Lista de exercícios do ensino médio para impressão

Fatorar: $\phantom{X}4a^{{}^{\Large 2}}\,-\,9b^{{}^{\Large 2}}\phantom{X}$

resposta: Resolução:
$\,4a^{{}^{\Large 2}}\,-\,9b^{{}^{\Large 2}}\,=$ $\,2^{{}^{\Large 2}}\,\centerdot\,a^{{}^{\Large 2}}\,-\,3^{{}^{\Large 2}}\,\centerdot \,b^{{}^{\Large 2}}\,=$ $\,(2a)^{{}^{\Large 2}}\,-\,(3b)^{{}^{\Large 2}}\,=$ $\,(2a\,+\,3b)\,\centerdot\,(2a\,-\,3b)\phantom{X}=$ (2a + 3b)(2a - 3b)
×

Fatorar: $\phantom{X}(x\,+\,y)^{{}^{\Large 2}}\,-\,y^{{}^{\Large 2}}\phantom{X}$

resposta: Resolução:
$\,(x\,+\,y)^{{}^{\Large 2}}\,-\,y^{{}^{\Large 2}}\,=$ $\,[(x\,+\,y)\,+\,y\,]\centerdot[(x\,+\,y)\,-\,y\,]\,=$ $\,(x\,+\,2y)\centerdot x\,=\phantom{X}$ x(x + 2y)

* _Conjunto de tarefas_:
**1.** Responda com base na lista de exercícios:
(a) Qual é o título da lista?
(b) Qual expressão deve ser fatorada no primeiro exercício?
(c) Qual é o resultado final da fatoração de (x + y)² − y²?
**2.** Copie todo o trecho da lista de exercícios desde "Lista de exercícios" até "3b)(2a - 3b)", trocando "Fatorar" por "Decompor".

* _Material apresentado_:
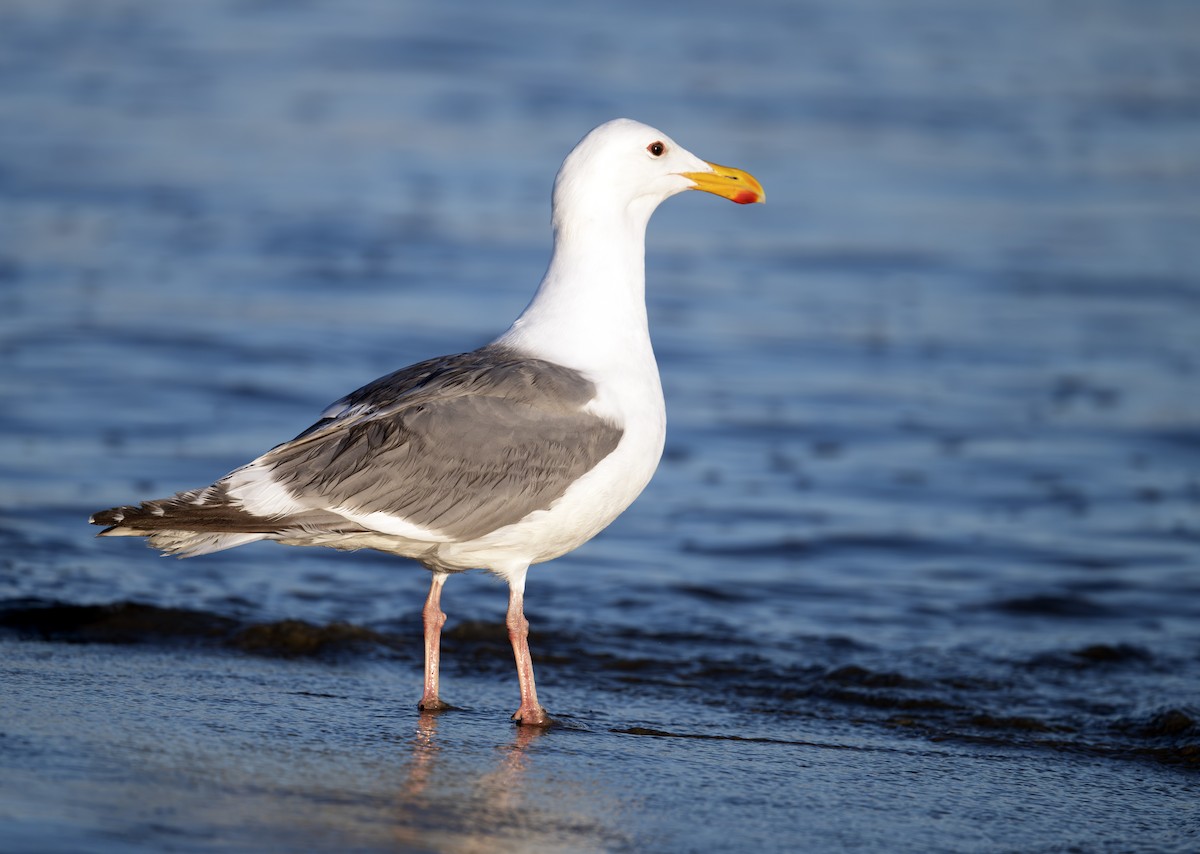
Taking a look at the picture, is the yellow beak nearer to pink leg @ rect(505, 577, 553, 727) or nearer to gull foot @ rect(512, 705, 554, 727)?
pink leg @ rect(505, 577, 553, 727)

* _Lista de soluções_:
**1.**
(a) Lista de exercícios do ensino médio para impressão
(b) 4a² − 9b²
(c) x(x + 2y)

**2.**
Lista de exercícios do ensino médio para impressão

Decompor: $\phantom{X}4a^{{}^{\Large 2}}\,-\,9b^{{}^{\Large 2}}\phantom{X}$

resposta: Resolução:
$\,4a^{{}^{\Large 2}}\,-\,9b^{{}^{\Large 2}}\,=$ $\,2^{{}^{\Large 2}}\,\centerdot\,a^{{}^{\Large 2}}\,-\,3^{{}^{\Large 2}}\,\centerdot \,b^{{}^{\Large 2}}\,=$ $\,(2a)^{{}^{\Large 2}}\,-\,(3b)^{{}^{\Large 2}}\,=$ $\,(2a\,+\,3b)\,\centerdot\,(2a\,-\,3b)\phantom{X}=$ (2a + 3b)(2a - 3b)